=== Job ===
Change every occurrence of "rectangular window" to "square window" throughout the data below and reproduce the lines with nothing else altered.

=== Source data ===
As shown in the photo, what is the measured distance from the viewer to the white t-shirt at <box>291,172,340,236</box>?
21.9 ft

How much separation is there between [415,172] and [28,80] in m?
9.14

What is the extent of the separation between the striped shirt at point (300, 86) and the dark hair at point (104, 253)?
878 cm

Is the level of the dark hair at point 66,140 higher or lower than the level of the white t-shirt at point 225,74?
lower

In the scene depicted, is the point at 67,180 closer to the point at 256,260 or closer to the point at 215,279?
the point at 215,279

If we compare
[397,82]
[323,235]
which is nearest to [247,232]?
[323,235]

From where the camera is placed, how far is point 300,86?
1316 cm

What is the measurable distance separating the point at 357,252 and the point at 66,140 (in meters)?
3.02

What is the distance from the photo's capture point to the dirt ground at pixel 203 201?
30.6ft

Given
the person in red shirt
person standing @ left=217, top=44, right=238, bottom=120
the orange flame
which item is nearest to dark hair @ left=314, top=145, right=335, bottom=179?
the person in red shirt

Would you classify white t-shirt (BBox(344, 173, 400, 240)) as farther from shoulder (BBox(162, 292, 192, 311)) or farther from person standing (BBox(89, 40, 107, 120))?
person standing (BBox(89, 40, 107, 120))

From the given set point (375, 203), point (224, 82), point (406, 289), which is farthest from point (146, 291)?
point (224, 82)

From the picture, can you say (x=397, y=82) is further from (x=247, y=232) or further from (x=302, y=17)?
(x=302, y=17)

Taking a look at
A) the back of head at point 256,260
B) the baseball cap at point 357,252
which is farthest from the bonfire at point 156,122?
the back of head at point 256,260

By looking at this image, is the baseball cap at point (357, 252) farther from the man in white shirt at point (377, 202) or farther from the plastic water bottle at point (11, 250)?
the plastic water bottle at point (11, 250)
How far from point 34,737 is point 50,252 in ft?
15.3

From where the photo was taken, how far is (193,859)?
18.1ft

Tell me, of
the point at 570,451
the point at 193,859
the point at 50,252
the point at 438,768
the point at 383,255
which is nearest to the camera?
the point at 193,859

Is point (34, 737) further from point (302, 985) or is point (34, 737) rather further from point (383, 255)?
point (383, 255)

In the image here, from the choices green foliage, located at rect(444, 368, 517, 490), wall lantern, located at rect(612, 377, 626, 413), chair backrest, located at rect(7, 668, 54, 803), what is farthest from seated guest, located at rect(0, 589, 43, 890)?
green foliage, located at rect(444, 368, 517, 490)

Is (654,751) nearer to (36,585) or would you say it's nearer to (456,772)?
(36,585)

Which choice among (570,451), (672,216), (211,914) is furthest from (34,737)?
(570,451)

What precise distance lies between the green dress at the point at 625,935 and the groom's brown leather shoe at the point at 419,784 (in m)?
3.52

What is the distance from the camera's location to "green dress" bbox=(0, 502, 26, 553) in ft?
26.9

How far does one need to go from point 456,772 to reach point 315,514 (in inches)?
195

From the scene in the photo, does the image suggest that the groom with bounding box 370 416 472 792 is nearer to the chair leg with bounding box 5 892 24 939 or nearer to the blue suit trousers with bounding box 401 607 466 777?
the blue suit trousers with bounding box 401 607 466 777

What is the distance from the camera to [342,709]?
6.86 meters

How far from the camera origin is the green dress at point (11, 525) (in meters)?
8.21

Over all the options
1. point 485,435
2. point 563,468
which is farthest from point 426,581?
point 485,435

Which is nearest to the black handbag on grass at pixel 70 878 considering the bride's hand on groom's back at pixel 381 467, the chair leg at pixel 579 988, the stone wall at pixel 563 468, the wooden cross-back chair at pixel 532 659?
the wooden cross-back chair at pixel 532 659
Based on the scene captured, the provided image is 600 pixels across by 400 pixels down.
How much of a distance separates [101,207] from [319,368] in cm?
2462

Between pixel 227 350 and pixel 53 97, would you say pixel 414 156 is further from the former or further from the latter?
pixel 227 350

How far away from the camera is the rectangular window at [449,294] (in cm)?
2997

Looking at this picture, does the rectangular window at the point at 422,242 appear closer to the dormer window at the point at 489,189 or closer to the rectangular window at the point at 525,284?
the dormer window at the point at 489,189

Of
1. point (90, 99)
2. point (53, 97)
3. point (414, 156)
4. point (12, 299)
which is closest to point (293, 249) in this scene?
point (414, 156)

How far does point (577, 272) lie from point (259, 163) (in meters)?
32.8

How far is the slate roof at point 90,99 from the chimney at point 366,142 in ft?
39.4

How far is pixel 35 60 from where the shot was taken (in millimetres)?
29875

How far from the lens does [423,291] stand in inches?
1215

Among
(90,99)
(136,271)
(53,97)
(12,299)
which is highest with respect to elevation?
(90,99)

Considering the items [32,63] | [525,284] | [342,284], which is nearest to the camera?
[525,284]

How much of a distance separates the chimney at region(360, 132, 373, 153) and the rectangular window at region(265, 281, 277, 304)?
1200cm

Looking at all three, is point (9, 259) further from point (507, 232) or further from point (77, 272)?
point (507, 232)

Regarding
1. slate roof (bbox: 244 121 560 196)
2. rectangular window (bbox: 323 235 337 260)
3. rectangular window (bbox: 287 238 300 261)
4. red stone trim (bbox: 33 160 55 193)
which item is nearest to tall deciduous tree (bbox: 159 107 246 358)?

=== Output ===
As shown in the photo, what is the measured distance from the viewer to the white t-shirt at <box>291,172,340,236</box>?
21.9 ft

How much separation is there between [415,172] and [28,80] in m?
9.14

What is the extent of the separation between the striped shirt at point (300, 86) and the dark hair at point (104, 253)?
878 cm

Is the level of the dark hair at point 66,140 higher or lower than the level of the white t-shirt at point 225,74?
lower

In the scene depicted, is the point at 67,180 closer to the point at 256,260 or closer to the point at 215,279?
the point at 215,279

If we compare
[397,82]
[323,235]
which is nearest to [247,232]?
[323,235]

From where the camera is placed, how far is point 300,86?
1316 cm

What is the measurable distance separating the point at 357,252 and the point at 66,140 (in meters)?
3.02

What is the distance from the photo's capture point to the dirt ground at pixel 203 201?
30.6ft

Given
the person in red shirt
person standing @ left=217, top=44, right=238, bottom=120
the orange flame
which item is nearest to dark hair @ left=314, top=145, right=335, bottom=179?
the person in red shirt

Would you classify white t-shirt (BBox(344, 173, 400, 240)) as farther from shoulder (BBox(162, 292, 192, 311)) or farther from person standing (BBox(89, 40, 107, 120))?
person standing (BBox(89, 40, 107, 120))

From the given set point (375, 203), point (224, 82), point (406, 289), which is farthest from point (146, 291)?
point (224, 82)

From the picture, can you say (x=397, y=82) is further from (x=247, y=232) or further from (x=302, y=17)?
(x=302, y=17)

Taking a look at
A) the back of head at point 256,260
B) the baseball cap at point 357,252
which is farthest from the bonfire at point 156,122?
the back of head at point 256,260

By looking at this image, is the baseball cap at point (357, 252) farther from the man in white shirt at point (377, 202) or farther from the plastic water bottle at point (11, 250)?
the plastic water bottle at point (11, 250)
How far from point 34,737 is point 50,252 in ft?
15.3

From where the photo was taken, how far is (193,859)?
18.1ft

Tell me, of
the point at 570,451
the point at 193,859
the point at 50,252
the point at 438,768
the point at 383,255
which is nearest to the camera?
the point at 193,859

Is point (34, 737) further from point (302, 985) or is point (34, 737) rather further from point (383, 255)?
point (383, 255)

In the image here, from the choices green foliage, located at rect(444, 368, 517, 490), wall lantern, located at rect(612, 377, 626, 413), chair backrest, located at rect(7, 668, 54, 803), what is farthest from seated guest, located at rect(0, 589, 43, 890)?
green foliage, located at rect(444, 368, 517, 490)

Is (654,751) nearer to (36,585) or would you say it's nearer to (456,772)?
(36,585)

Which choice among (570,451), (672,216), (211,914) is furthest from (34,737)?
(570,451)

What precise distance lies between the green dress at the point at 625,935 and the groom's brown leather shoe at the point at 419,784 (in m)?
3.52

What is the distance from the camera's location to "green dress" bbox=(0, 502, 26, 553) in ft?
26.9

How far does one need to go from point 456,772 to reach point 315,514 (in inches)?
195

From the scene in the photo, does the image suggest that the groom with bounding box 370 416 472 792 is nearer to the chair leg with bounding box 5 892 24 939 or nearer to the blue suit trousers with bounding box 401 607 466 777?
the blue suit trousers with bounding box 401 607 466 777

What is the distance from the camera to [342,709]?
6.86 meters

How far from the camera origin is the green dress at point (11, 525) (in meters)?
8.21

Over all the options
1. point 485,435
2. point 563,468
which is farthest from point 426,581?
point 485,435

Which is nearest to the black handbag on grass at pixel 70 878 considering the bride's hand on groom's back at pixel 381 467, the chair leg at pixel 579 988, the stone wall at pixel 563 468, the wooden cross-back chair at pixel 532 659?
the wooden cross-back chair at pixel 532 659
Based on the scene captured, the provided image is 600 pixels across by 400 pixels down.
How much of a distance separates [101,207] from [319,368] in cm?
2462

Between pixel 227 350 and pixel 53 97, would you say pixel 414 156 is further from the former or further from the latter?
pixel 227 350

How far away from the camera is the square window at [449,294] (in cm)?
2997

Looking at this picture, does the square window at the point at 422,242 appear closer to the dormer window at the point at 489,189 or closer to the square window at the point at 525,284?
the dormer window at the point at 489,189

Of
1. point (90, 99)
2. point (53, 97)
3. point (414, 156)
4. point (12, 299)
which is closest to point (293, 249) in this scene?
point (414, 156)

How far does point (577, 272) lie from point (259, 163) (in meters)?
32.8

How far is the slate roof at point 90,99 from the chimney at point 366,142 in ft?
39.4

How far is pixel 35 60 from where the shot was taken (in millimetres)?
29875

How far from the lens does [423,291] stand in inches?
1215

Among
(90,99)
(136,271)
(53,97)
(12,299)
which is highest with respect to elevation?
(90,99)

Considering the items [32,63] | [525,284] | [342,284], which is nearest to the camera?
[525,284]

How much of a distance separates the chimney at region(360, 132, 373, 153) and the square window at region(265, 281, 277, 304)?
1200cm

Looking at all three, is point (9, 259) further from point (507, 232) or further from point (77, 272)?
point (507, 232)

Regarding
1. slate roof (bbox: 244 121 560 196)
2. square window (bbox: 323 235 337 260)
3. square window (bbox: 287 238 300 261)
4. red stone trim (bbox: 33 160 55 193)
which item is nearest to tall deciduous tree (bbox: 159 107 246 358)?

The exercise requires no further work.